Sunday, July 1, 2012

Spirituality in conception


To start with my friends first understand why spirituality is so important while one plans conception. We all know that “what you sow shall you reap.” Conception is the very step to bring in a new life into being. You cannot grow Mangoes if you sow the seeds of bitter gourd.
We the human beings are the creatures of emotions. We just cannot imagine our life without having or not showing any kind of emotions. We rather thrive on emotions. Two partners in love also have all kinds of emotions—love, lust, anger, anxiety, etc to name a few. While it is perfectly all right to have lust in the eyes and heart when the partners are making love to each other, but it is highly recommended that the couple consider the conception as a holy affair, and instead of having the feelings of lust, let those feelings be of love, sacred love, compassion, giving and receiving love.
Before you question me regarding this, please understand the basics of spirituality. Every soul that left the physical body after death realizes that it was here on this plane to accomplish something. It may or may not have accomplished the purpose fully for what it incarnated. This understanding comes to that soul when it becomes an astral being from a physical being, and sometimes even later than that when it goes back into the spirit world.
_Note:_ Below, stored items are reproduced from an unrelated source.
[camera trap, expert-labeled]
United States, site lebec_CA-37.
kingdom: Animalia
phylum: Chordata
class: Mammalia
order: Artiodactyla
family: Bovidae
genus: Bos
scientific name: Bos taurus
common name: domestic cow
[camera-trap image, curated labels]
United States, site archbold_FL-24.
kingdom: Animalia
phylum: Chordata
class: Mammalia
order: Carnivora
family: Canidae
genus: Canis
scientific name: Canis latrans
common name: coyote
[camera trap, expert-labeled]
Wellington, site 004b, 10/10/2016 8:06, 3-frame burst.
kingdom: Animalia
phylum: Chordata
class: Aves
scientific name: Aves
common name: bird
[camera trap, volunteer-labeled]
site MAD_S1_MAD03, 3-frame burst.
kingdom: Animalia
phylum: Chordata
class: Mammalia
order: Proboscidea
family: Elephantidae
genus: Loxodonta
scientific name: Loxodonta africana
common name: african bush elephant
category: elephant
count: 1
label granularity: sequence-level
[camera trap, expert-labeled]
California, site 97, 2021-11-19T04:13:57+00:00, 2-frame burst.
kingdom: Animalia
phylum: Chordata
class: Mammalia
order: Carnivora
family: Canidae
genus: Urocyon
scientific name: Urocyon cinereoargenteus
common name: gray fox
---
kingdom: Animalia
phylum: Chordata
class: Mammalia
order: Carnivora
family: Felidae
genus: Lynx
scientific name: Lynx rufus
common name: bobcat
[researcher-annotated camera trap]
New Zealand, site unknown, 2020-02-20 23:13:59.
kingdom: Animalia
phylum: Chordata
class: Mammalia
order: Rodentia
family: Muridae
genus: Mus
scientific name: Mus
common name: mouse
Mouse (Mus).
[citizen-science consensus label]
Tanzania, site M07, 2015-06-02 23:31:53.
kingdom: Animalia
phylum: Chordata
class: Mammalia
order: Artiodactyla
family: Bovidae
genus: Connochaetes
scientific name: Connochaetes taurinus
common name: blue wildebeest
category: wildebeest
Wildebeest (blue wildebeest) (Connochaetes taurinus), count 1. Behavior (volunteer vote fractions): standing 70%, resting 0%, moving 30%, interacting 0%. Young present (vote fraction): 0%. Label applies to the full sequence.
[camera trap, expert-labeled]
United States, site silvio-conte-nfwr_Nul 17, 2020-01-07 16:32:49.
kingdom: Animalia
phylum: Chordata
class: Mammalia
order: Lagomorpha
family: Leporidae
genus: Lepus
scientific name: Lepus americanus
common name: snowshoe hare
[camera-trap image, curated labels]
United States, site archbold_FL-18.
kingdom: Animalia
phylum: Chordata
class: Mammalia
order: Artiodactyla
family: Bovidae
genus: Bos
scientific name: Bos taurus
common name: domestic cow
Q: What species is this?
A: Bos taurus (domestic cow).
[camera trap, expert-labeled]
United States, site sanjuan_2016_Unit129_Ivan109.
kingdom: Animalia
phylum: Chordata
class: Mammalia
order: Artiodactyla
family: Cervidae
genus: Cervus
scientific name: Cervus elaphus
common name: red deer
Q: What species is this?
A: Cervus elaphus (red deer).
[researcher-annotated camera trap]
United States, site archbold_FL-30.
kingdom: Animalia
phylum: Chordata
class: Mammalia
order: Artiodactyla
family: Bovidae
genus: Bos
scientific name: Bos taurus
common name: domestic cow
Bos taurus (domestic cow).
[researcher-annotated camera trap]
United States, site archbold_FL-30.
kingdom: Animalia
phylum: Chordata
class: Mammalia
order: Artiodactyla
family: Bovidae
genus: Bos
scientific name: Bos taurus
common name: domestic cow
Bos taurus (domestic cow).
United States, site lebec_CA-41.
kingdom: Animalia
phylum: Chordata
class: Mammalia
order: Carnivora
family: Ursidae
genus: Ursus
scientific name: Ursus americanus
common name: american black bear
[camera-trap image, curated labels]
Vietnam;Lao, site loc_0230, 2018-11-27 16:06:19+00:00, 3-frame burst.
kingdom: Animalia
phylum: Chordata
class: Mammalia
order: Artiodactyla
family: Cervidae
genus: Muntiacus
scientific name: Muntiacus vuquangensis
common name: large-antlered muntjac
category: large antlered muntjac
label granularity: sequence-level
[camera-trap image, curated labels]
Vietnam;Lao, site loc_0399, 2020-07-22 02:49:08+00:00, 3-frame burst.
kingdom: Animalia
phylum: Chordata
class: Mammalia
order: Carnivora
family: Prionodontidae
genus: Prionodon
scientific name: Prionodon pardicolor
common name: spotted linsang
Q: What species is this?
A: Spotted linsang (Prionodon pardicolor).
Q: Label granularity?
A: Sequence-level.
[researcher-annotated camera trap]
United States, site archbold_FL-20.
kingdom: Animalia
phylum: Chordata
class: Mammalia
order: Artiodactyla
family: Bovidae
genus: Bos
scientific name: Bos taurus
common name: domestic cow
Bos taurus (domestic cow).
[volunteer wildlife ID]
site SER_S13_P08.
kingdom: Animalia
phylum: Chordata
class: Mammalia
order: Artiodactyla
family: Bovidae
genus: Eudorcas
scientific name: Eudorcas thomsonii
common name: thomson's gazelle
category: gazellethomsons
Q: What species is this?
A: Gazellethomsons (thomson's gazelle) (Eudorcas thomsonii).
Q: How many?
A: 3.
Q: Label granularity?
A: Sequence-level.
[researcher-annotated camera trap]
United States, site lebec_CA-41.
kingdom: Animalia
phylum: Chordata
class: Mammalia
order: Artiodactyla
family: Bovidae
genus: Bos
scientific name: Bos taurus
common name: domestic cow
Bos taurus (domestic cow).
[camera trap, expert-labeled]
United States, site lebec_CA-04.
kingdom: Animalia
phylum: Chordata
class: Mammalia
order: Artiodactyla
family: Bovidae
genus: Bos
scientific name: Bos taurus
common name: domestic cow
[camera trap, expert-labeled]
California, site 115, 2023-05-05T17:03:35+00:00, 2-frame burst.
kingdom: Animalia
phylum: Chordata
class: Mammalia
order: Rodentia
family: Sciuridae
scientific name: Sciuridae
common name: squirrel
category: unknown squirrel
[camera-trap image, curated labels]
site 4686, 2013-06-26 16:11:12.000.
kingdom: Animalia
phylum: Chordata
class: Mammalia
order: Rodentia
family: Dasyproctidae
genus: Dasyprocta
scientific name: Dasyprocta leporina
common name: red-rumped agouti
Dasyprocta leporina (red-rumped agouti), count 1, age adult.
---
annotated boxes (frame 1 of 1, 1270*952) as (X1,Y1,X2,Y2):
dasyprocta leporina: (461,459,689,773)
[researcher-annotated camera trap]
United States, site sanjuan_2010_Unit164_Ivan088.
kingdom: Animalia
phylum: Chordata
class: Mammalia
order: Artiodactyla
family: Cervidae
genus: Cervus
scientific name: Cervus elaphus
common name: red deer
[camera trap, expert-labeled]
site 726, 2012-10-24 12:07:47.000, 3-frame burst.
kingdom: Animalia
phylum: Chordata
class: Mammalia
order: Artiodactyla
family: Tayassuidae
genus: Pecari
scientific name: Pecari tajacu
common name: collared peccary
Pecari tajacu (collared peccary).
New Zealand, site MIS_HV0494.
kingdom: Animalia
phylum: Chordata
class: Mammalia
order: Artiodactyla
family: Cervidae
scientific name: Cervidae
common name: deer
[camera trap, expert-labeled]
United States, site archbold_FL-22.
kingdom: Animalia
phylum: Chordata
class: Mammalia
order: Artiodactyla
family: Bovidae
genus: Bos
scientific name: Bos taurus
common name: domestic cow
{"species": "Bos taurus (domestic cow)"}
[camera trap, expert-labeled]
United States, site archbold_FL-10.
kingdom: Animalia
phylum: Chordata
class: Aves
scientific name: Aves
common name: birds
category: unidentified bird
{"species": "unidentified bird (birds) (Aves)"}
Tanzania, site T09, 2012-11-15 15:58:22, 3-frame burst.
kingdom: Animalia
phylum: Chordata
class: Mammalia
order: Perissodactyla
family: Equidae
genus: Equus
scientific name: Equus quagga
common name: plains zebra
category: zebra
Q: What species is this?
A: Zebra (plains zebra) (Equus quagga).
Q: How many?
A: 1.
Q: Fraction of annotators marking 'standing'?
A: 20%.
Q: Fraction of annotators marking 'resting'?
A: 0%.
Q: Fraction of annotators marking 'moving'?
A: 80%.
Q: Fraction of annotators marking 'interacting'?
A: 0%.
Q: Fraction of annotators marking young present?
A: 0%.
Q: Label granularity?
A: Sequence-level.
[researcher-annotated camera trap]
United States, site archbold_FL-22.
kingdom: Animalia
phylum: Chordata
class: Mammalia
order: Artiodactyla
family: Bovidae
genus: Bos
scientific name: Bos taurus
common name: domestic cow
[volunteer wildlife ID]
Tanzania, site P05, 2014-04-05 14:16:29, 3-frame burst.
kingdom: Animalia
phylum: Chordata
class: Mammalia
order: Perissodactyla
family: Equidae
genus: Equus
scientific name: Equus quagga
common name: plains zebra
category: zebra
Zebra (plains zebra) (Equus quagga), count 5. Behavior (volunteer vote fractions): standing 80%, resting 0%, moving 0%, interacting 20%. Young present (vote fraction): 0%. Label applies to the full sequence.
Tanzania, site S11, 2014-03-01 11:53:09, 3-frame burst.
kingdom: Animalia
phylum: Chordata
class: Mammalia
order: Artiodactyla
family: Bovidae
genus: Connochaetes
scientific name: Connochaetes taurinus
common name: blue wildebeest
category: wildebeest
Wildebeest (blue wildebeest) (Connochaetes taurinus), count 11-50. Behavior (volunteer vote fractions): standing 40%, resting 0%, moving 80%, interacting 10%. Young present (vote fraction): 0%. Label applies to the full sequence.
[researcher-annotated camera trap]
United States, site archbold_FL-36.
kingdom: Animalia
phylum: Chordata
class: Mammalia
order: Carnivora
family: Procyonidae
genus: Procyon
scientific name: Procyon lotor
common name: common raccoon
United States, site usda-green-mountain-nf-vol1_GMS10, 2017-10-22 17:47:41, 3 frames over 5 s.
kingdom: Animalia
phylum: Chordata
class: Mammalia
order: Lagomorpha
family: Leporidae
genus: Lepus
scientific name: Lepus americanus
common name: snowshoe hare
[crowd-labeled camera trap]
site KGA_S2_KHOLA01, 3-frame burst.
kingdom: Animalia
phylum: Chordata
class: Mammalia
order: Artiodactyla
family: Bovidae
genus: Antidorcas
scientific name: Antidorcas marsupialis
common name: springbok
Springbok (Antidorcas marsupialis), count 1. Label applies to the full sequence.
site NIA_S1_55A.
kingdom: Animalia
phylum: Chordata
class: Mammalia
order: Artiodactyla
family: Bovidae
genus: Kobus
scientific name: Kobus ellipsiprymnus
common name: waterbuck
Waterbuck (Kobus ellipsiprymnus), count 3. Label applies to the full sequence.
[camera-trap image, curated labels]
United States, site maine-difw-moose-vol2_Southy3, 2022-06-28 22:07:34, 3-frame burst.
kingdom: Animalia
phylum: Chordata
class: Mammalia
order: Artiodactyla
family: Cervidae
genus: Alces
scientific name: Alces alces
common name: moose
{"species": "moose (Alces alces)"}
It realizes the value of the physical body that could have helped the soul accomplish its tasks fully. Therefore, it tries to take another physical form. Spiritually enlightened souls generally take more time to reincarnate again, or they may even decide not to incarnate at all. But others who are more materialistic, and are still attached to material plane, try to search for a womb that will help them incarnate as soon as possible so as to let them get into material pleasures at a faster pace. These souls wander here and there searching for an opportunity to get a physical form.
We all know that in spirituality, “Like attracts like.” And lust is not supposed to be a divine feeling while love is! So, a lusty couple may attract a materialistic soul. Thus, all those who want to conceive, please keep the following things in mind:
·         Let the pregnancy be planned. Accidental pregnancies bring more of disappointment than joy.
·         Prepare yourself for the great occasion. I call it ‘an occasion’ because you are going to bring in a new life in this world.
·         Have good positive thoughts while you come together. Feel that the divine force is flowing through both the partners, and its union will bring a new divine being home.
·         Avoid smoking, drinking alcohol as these things attract not so divine souls.
Therefore, be happy, be positive and come together to bring in a baby that will bring joy to your life! And please don’t forget to take a note of your physical, mental, emotional, and financial health before you plan your baby. All these things have their impact on your baby’s health.